Movie review: Solidly built

Skyscraper, starring Dwayne Johnson, provides stellar action and some pretty views, but does little to tower above the competition.

Dwayne Johnson is churning out action movies like they’re nothing. In the past few years alone we’ve gotten CGI-fueled romps like San Andreas and The Fate of the Furious, and just a few months ago he took on kaiju monsters in Rampage.

So before Skyscraper even begins, it feels overly familiar. The movie’s premise of an action star performing stunts through a skyscraper has drawn plenty of comparison to Die Hard. It even released the day after the action classic’s 30th birthday.

Skyscraper has the benefit of releasing in the current year though, meaning the action can be more extreme. Johnson’s Will Sawyer, a former FBI agent who left as an amputee, has to navigate a fictional wonder of an architectural structure. A modern marvel known as the “Pearl” is erected in Hong Kong — a building that stands 225 floors and 3,500 feet tall. It’s got everything you need for some awesome set pieces — a 30-story tall hanging garden, a death-defying elevator system and even a room equipped with a series of funhouse-style mirrors for no discernable reason other than to ramp up the excitement.

The movie takes full advantage of its clever set designs. See those sword-sharp wind turbines? Of course Dwayne Johnson is going to jump through them at some point. He can’t resist. Bet you didn’t guess they’d also be on fire, though.

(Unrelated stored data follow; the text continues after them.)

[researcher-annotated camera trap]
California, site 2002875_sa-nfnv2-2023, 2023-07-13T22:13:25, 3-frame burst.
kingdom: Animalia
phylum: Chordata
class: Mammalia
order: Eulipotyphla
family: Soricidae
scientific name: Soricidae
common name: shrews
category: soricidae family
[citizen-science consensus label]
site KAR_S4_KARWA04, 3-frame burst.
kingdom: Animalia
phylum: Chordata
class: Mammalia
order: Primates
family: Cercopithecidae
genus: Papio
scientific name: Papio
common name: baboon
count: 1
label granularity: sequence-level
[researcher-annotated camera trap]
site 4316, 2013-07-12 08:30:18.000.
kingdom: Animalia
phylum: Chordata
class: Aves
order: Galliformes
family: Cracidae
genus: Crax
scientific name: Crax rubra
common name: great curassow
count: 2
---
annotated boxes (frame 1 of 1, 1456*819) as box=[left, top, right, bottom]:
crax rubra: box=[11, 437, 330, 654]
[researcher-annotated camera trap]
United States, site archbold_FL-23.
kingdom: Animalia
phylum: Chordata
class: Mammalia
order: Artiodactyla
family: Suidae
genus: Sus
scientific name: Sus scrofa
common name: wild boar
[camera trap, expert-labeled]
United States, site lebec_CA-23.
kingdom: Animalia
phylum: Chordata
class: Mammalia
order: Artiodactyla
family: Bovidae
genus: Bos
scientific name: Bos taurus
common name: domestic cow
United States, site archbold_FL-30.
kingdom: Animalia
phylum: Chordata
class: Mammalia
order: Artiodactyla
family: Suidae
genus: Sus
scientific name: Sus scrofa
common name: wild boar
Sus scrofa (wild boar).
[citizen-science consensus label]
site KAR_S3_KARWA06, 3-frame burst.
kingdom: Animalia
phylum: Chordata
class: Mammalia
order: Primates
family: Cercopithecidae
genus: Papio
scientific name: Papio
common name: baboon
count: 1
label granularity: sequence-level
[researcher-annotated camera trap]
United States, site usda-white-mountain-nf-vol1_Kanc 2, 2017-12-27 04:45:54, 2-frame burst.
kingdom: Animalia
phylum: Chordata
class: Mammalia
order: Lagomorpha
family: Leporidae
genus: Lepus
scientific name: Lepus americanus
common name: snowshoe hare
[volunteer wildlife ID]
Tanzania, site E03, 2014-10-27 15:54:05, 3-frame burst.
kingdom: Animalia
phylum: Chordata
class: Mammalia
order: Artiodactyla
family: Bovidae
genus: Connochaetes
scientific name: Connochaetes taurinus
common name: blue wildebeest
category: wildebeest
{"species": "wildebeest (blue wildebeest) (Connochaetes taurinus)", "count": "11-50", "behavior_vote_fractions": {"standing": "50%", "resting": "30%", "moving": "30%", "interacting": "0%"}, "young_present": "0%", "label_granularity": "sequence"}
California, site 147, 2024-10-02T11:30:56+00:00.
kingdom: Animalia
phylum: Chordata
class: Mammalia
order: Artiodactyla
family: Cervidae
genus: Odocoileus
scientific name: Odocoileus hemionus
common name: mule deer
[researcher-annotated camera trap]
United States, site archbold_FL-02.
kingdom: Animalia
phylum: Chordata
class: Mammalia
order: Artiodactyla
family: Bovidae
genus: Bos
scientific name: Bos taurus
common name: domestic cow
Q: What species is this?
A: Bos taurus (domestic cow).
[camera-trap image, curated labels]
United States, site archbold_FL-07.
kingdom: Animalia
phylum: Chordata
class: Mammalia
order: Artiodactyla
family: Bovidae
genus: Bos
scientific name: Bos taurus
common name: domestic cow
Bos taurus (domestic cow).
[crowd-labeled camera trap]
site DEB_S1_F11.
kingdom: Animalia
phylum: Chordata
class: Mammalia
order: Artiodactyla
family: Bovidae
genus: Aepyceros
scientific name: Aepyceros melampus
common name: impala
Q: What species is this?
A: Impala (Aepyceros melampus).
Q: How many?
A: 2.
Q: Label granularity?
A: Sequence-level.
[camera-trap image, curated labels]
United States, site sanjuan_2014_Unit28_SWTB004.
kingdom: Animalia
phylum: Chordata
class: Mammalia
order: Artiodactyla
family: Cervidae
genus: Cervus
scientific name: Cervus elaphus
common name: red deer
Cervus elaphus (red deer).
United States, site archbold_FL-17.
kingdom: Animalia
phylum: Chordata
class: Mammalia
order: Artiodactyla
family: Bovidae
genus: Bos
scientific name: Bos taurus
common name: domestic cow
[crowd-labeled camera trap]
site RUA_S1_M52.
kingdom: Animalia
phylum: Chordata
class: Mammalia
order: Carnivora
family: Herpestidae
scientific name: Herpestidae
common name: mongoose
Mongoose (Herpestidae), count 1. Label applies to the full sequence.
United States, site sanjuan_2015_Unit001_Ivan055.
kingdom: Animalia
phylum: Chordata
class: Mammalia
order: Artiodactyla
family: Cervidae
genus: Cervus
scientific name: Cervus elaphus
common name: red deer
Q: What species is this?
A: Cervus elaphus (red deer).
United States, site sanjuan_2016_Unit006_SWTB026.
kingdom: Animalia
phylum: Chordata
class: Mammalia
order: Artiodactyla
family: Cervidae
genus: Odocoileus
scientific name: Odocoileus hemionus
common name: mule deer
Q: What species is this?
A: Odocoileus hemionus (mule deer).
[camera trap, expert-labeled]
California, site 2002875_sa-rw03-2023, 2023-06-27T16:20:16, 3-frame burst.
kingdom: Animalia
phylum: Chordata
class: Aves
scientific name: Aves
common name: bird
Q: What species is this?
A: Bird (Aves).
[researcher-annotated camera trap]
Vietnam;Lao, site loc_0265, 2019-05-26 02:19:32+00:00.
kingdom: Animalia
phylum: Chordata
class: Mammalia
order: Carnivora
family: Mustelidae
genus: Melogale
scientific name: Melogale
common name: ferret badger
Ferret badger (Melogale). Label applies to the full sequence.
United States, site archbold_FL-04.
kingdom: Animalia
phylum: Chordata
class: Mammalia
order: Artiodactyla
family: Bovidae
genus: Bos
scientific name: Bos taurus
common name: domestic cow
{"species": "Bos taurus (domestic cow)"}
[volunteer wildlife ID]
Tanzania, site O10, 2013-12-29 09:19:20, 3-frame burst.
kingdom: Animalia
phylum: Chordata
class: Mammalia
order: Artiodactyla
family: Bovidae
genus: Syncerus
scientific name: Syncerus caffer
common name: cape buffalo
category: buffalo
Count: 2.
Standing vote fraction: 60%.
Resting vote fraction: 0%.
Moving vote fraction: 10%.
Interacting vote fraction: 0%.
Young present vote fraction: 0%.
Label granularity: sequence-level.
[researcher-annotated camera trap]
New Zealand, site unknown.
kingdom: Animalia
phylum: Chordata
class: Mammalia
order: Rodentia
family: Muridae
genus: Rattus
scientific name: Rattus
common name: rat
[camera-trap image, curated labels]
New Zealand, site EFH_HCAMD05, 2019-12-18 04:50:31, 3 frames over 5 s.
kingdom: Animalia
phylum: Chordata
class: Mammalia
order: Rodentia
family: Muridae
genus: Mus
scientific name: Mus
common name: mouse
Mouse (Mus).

So for as long as the movie is delivering on its promise of cool set pieces and Johnson’s reliable stunt work, it’s stupidly fun. Sawyer’s family (wife played by Neve Campbell and two kids) are the first to move in to the Pearl so Sawyer can conduct security tests before it opens publicly. There’s some sort of conspiracy surrounding it involving international terrorists, and the building is lit ablaze with Sawyer’s family still inside.

In typical the Rock style, Sawyer goes from 0 to 100 within seconds. Upon discovering his family is inside the blazing structure, his immediate reaction is to scale nearby construction equipment and smash his way through the glass hundreds of feet in the air. He struggles with the concept of using the front door. Oh, and he’s also being pursued by the terrorists at this point. It’s a (literal) leap in logic, but who’s complaining?

Silly fun is what you want from a movie like this.

Director Rawson Marshall Thurber has worked with the Rock before on 2016’s Central Intelligence. He crafts his action scenes with suspense and weight. Take the construction equipment scene, for example. Sawyer ends up dangling hundreds of feet in the air as he attempts to scale the tower and manipulate the equipment. Far below him you can see lights and a crowd of breathless spectators watching his endeavor streamed on the news. Above him, helicopters hover, waiting to capture him. As he yanks himself to safety, the crowd cheers with glee. There’s plenty of moving pieces during all moments of the movie, providing thrills simultaneously with levity.

Those hoping for a mindless summer actioner will get what they want with Skyscraper. It doesn’t tower above other entries in the genre, but at times it does give a pretty view. The Rock is almost his own subgenre at this point, though audiences may be growing tired of his tried and true routine. Opening weekend box office returns for this one aren’t stellar ($65 million worldwide on a $125 million budget, though it has yet to open in China). The Rock may need some renovations.